A new dialect and implementation of a python-like language that supports massively scalable cooperative multi-threading, and eventually, erlang-style concurrency.
A VM that supports continuations. 'threads' will be built using continuations. The VM will be written in a new high-level language 'Irken' that compiles to C. Continuations will be available in both the target language and the implementation language, and since we want to support millions of threads, we cannot use the C stack. Our approach is to generate continuation-passing style (CPS) code in C.
Currently, I'm in stage 2 - though about 90% of the work is still in stage 1.
[2012] Actually, I skipped a few steps and rewrote the Irken compiler in Irken.
This should look as much like Python as possible, though it will start life as a much smaller language. My current thinking is that it will be dynamically typed (just like Python), though I may experiment with some kind of type inference. PLL will use a VM, implemented in Irken. Yes, I need a better name than 'PLL'. Originally, I had planned to call the two languages 'Irken-Low' and 'Irken-High', but this would just be confusing since they have almost nothing in common. Also, I believe Irken will be useful on its own.
Currently, this is a strange hybrid of Scheme and ML/Haskell - although it looks like Scheme, it uses ML-style Hindley-Milner let-polymorphism, with algebraic datatypes. The lisp syntax was chosen for reasons of simplicity and flexibility. Once PLL is available, I may think about giving Irken a pythonic syntax. The main feature missing from the ML/Haskell world is full pattern matching, though a simpler variant-case syntax works pretty well.
Irken compiles to a single large function in a single C file. Function calls are implemented as 'gotos' within this function. A simple register-machine model is used.
I may consider a second backend target to LLVM, although LLVM's thin support for GC will be useless without a stack.
Two problems I hope to solve using Erlang-style isolated 'threads':
First, garbage collection. If every thread has its own heap, garbage collection will be naturally 'concurrent' - i.e., we'll avoid having one gigantic collection that sweeps 12GB of memory..

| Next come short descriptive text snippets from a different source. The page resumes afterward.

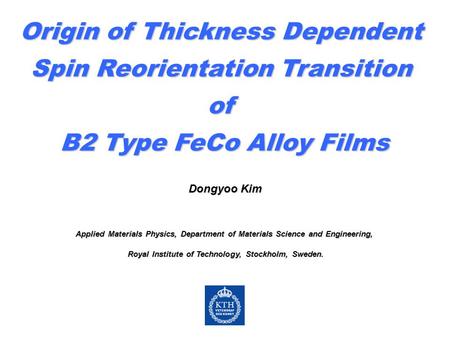 Origin of Thickness Dependent Spin Reorientation Transition of B2 Type FeCo Alloy Films Dongyoo Kim Applied Materials Physics, Department of Materials.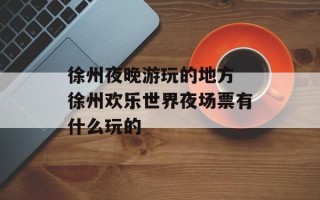 徐州夜晚游玩的地方 徐州欢乐世界夜场票有什么玩的
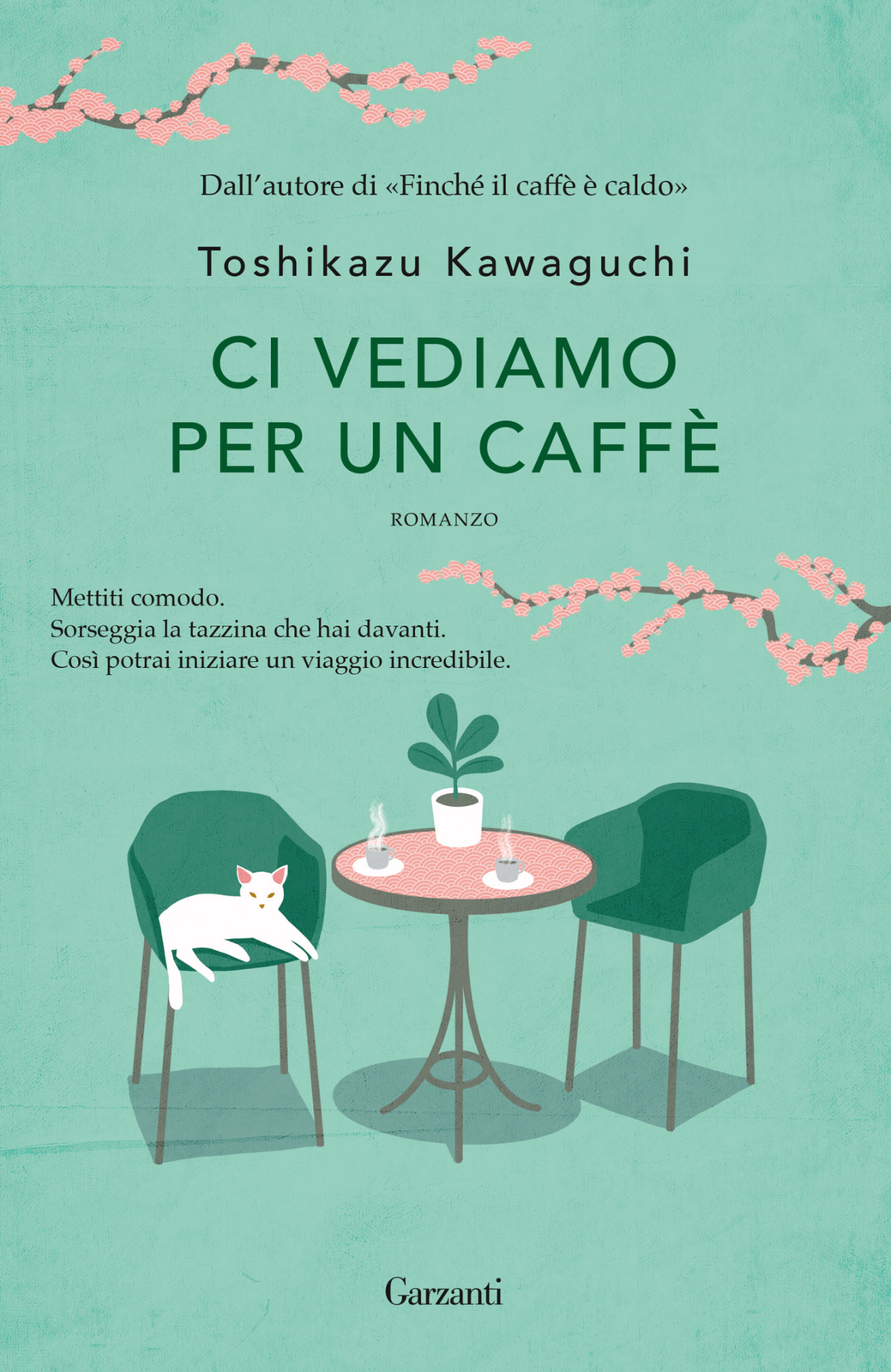 Libri Kawaguchi Toshikazu - Ci Vediamo Per Un Caffe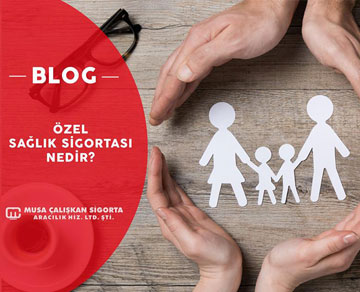 Özel sağlık sigortası nedir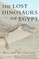 The Lost Dinosaurs of Egypt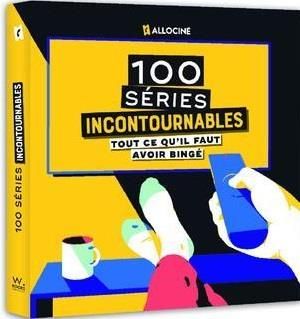 Emprunter Les 100 séries incontournables. Tout ce qu'il faut avoir bingé livre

Second, modules / external code. The runtime model of Irken makes it very difficult to link in new compiled code at run-time. If we instead demand erlang-style isolation, it's not a problem - just load up a new 'VM' and run it in a separate process/thread.
IPC: the price to pay - now we need a very efficient way of communicating between process/threads. But we needed that anyway.
My current testing platforms include FreeBSD/amd64, FreeBSD/i386, OSX/G5, both 32 and 64-bit. Irken should work on any platform that supports gcc (or any other C compiler that supports the address-of-label extension, which most do...) and some kind of rdtsc-like facility - though if you were desperate you could just strip out the tsc stuff - it's only used for timings.
[Note: looks like clang is out - at least on Snow Leopard the address-of-label feature is silently broken. Also seems to not like lexical functions.]
[2012 note: now that the compiler is self-hosted, you will find these files written in Irken, in the 'self' directory, with '.scm' extensions.
These are considered 'official' library implementations of runtime features.
$ irken tests/tak20.scm - compile tests/tak20.scm to tests/tak20.c and then tests/tak20 Usage: irken <irken-src-file> [options] -c : don't compile .c file -v : verbose (very!) output -t : generate trace-printing code -f : set CFLAGS for C compiler -m : debug macro expansion -O : tell gcc to optimize -p : generate profile-printing code
Currently, the compiler assumes that its 'lib' directory and support files are in the current directory (i.e., it assumes it's being run where it was built). This will be fixed eventually with a proper install in /usr/local/.